In the trial, 27 patients with Hodgkin lymphoma and 5 patients with T-cell lymphoma received 2 to 4 cycles of lymphodepletion followed by an AFM13/NK cell infusion at 3 dose levels (1 × 10⁶, 1 × 10⁷ and 1 × 10⁸ kg⁻¹) and 3 weekly AFM13 infusions. Patients were heavily pretreated and were refractory to brentuximab vedotin (Adcetris) and anti-PD1 immune checkpoint inhibitors. Patients were a median age of 43 years old and had received a median of 7 lines of prior therapy.

Among patients with Hodgkin lymphoma, the ORR and CR rates were 97.3% and 73%, respectively. The median EFS was 8.8 months, and median OS had not yet been reached at data the cut-off of December 31, 2023. Eleven patients (6 with and 5 without consolidation) remained in CR at 14 to 40 months.

The primary end points were safety and determination of the recommended phase 2 dose of AFM13-NK followed by intravenous AFM13 infusions. Secondary end points included ORR, CR, EFS, OS, and persistence of infused AFM13-NK cells.

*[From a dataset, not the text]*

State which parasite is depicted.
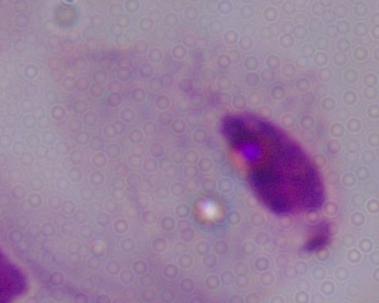
This is a trichomonad.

AFM13 activates NK cells to kill CD30+ cells. The NK cells are first activated with cytokines, expanded in the presence of artificial antigen-presenting cells and complexed with AFM13 before being infused into a patient. Precomplexed AFM13-NK cells are more readily able to find and eliminate CD30-positive lymphoma cells. The technique was explored in “Emerging Frontiers in Immunotherapy: The Promise of NK-Cell Therapies.”^2,3

The AFM13-NK cell treatment was well tolerated, with no identified cases of cytokine release syndrome, immune cell associated neurotoxicity syndrome or graft-versus-host disease. There was 1 case of grade 2 infusion-related reaction. Further, no dose-limiting toxicities were reported and the recommended phase 2 dose of NK cells was determined to be 1 × 10⁸ kg⁻¹.

The authors concluded that the combination “holds promise for the treatment of Hodgkin lymphoma but also supports future research into the application of NK cells with bispecific engagers.”

REFERENCE

1. Nieto, Y, Banerjee, P, Kaur, I, et al. Allogeneic NK cells with a bispecific innate cell engager in refractory relapsed lymphoma: a phase 1 trial. Nat Med . 2025. doi: 10.1038/s41591-025-03640-8

2. Astor L. Emerging Frontiers in Immunotherapy: The Promise of NK-Cell Therapies. Targeted Therapies in Oncology. 2024;13(4):26-26.

3. Rezvani K. Natural killer cells: a new frontier for cancer immunotherapy. Presented at 65th American Society of Hematology Annual Meeting and Exposition; December 9-12, 2023; San Diego, CA.